To describe the clinical features and outcome of a series of patients with complete motor and sensory ulnar nerve palsy associated with a fracture of the distal radius.

Design:

Retrospective case series.

Setting:

Level 1 trauma center.

Patients/Participants:

Five adults with acute complete motor and sensory ulnar nerve palsy associated with fracture of the distal radius were treated during a 2 year period. There were 3 men and 2 women, with an average age of 42 years (range, 33 to 56 years). All 5 distal radius fractures were high energy and widely displaced. Three patients had an associated ulna fracture (2 styloid, 1 styloid and distal diaphysis), and 1 had a complete triangular fibrocartilage complex (TFCC) avulsion from the distal ulna (associated with an open wound). Two patients had open fractures.

Intervention:

Open reduction and internal fixation of the distal radius fracture in 4 patients and external fixation in 1 patient. Three patients had exploration and release of the ulnar nerve because it was associated with an acute carpal tunnel syndrome.

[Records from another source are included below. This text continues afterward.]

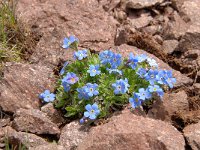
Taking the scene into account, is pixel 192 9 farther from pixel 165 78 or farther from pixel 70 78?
pixel 70 78

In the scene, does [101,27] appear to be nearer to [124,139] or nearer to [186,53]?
[186,53]

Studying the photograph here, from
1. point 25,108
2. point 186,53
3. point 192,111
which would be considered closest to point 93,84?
point 25,108

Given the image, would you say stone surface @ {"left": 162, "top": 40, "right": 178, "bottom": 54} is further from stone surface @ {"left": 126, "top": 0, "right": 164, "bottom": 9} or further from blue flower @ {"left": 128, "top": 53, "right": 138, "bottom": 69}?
blue flower @ {"left": 128, "top": 53, "right": 138, "bottom": 69}

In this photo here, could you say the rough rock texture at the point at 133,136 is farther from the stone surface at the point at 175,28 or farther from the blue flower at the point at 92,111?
the stone surface at the point at 175,28

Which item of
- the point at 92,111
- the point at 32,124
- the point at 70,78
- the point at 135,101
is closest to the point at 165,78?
the point at 135,101

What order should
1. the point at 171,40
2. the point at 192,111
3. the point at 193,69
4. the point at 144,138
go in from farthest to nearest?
the point at 171,40 < the point at 193,69 < the point at 192,111 < the point at 144,138

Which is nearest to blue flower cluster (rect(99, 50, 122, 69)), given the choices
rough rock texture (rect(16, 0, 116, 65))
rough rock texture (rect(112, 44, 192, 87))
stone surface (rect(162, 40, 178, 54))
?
rough rock texture (rect(112, 44, 192, 87))

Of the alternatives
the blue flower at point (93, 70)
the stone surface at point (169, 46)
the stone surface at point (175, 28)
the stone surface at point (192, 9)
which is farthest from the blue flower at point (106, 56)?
the stone surface at point (192, 9)
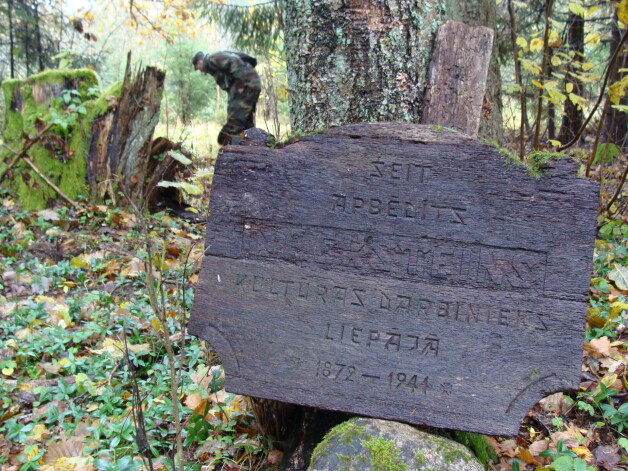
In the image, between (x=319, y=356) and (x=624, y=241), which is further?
(x=624, y=241)

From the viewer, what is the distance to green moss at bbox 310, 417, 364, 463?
1909 millimetres

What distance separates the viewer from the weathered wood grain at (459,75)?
2276mm

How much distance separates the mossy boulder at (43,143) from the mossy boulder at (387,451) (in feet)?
16.5

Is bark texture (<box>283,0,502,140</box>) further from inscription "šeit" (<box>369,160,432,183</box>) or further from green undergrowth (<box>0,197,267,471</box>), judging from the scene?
green undergrowth (<box>0,197,267,471</box>)

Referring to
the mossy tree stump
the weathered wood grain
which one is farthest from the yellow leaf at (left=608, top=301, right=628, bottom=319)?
the mossy tree stump

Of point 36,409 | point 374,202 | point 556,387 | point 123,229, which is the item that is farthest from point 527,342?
point 123,229

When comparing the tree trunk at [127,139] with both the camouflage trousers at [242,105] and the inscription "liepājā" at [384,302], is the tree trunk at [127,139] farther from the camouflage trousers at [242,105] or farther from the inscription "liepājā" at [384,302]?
the inscription "liepājā" at [384,302]

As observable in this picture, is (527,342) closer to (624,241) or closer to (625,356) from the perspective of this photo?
(625,356)

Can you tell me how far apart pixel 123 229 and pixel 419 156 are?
169 inches

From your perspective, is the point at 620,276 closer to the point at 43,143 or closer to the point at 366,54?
the point at 366,54

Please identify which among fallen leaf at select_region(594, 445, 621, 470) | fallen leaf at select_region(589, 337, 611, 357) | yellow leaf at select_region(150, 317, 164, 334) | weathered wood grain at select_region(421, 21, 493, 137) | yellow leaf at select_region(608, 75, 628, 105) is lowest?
fallen leaf at select_region(594, 445, 621, 470)

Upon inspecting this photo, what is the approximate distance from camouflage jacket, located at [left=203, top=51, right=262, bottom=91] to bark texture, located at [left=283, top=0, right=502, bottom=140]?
6953mm

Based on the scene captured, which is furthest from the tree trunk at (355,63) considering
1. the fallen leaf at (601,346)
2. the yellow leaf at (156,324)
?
the fallen leaf at (601,346)

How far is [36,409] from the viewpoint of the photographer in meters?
2.84
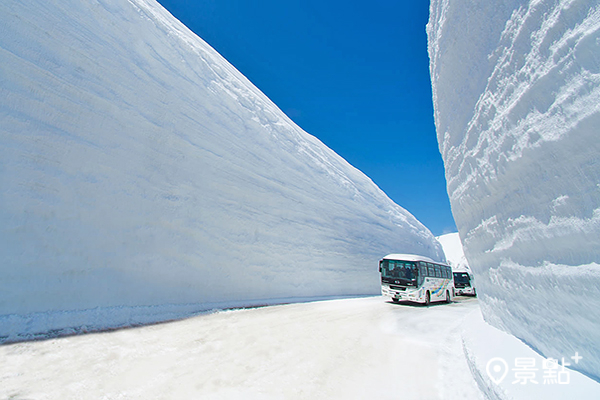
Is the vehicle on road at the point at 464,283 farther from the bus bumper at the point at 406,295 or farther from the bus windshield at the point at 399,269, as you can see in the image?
the bus windshield at the point at 399,269

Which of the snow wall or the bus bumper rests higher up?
the snow wall

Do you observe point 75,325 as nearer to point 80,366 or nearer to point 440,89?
point 80,366

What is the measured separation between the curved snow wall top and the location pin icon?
14.7 inches

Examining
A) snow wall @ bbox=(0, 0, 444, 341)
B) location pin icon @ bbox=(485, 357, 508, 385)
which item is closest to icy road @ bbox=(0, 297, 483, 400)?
location pin icon @ bbox=(485, 357, 508, 385)

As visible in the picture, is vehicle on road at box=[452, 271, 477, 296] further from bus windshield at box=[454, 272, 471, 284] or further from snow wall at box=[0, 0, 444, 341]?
snow wall at box=[0, 0, 444, 341]

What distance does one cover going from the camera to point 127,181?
21.7 ft

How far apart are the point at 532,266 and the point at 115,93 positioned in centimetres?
862

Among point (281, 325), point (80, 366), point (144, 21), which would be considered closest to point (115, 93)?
point (144, 21)

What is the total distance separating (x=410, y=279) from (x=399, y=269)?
0.54m

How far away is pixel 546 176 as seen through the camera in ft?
7.67

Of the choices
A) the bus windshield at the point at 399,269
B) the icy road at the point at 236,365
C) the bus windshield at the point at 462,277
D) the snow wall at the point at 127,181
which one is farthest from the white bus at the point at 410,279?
the bus windshield at the point at 462,277

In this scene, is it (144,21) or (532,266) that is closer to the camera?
(532,266)

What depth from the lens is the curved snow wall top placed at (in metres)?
1.91

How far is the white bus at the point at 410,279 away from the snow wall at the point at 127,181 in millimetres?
3069
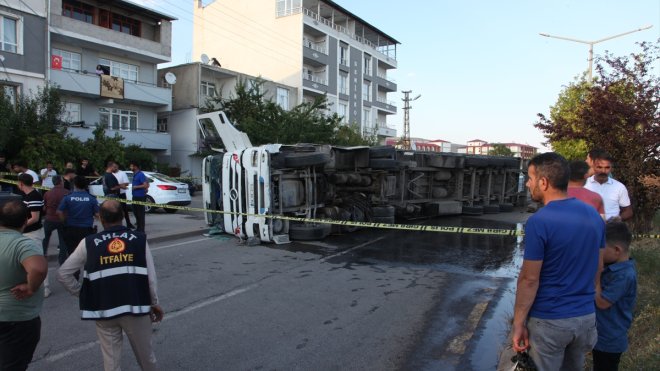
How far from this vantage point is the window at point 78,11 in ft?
93.6

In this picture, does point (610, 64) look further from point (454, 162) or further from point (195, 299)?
point (195, 299)

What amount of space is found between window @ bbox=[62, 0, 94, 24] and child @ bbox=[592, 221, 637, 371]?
1283 inches

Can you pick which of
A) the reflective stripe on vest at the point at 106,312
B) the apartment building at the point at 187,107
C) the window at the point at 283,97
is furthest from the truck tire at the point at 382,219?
the window at the point at 283,97

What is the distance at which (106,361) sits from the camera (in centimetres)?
325

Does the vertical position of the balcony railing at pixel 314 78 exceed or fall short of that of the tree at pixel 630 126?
it exceeds it

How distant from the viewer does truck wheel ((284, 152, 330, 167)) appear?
9305 millimetres

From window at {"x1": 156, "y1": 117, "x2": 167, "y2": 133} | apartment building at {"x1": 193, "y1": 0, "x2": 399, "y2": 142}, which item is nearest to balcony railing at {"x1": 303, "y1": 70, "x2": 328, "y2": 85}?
apartment building at {"x1": 193, "y1": 0, "x2": 399, "y2": 142}

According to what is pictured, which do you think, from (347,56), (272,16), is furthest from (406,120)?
(272,16)

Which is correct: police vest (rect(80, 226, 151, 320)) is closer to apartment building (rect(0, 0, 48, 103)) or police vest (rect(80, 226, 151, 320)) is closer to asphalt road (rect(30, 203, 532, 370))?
asphalt road (rect(30, 203, 532, 370))

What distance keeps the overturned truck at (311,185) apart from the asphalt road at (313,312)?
0.79 meters

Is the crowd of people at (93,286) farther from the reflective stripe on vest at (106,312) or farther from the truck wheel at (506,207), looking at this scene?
the truck wheel at (506,207)

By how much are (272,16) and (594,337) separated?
48.7 m

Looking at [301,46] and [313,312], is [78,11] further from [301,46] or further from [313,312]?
[313,312]

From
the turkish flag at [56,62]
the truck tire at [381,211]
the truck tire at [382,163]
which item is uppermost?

Main Outcome Measurements:

Recovery of ulnar nerve function.

Results:

At an average follow-up of 17 months, 4 patients had complete or near-complete recovery of ulnar nerve function. One patient had moderate motor and mild sensory dysfunction.

Conclusions:

Acute ulnar nerve palsy may occur in association with high-energy, widely displaced fractures of the distal radius. These are usually neurapraxic injuries that recover to normal or near-normal strength and sensation. We recommend exploration and release of a complete ulnar nerve palsy associated with a fracture of the distal radius fracture when there is an open wound or an acute carpal tunnel syndrome, and observation without exploration otherwise.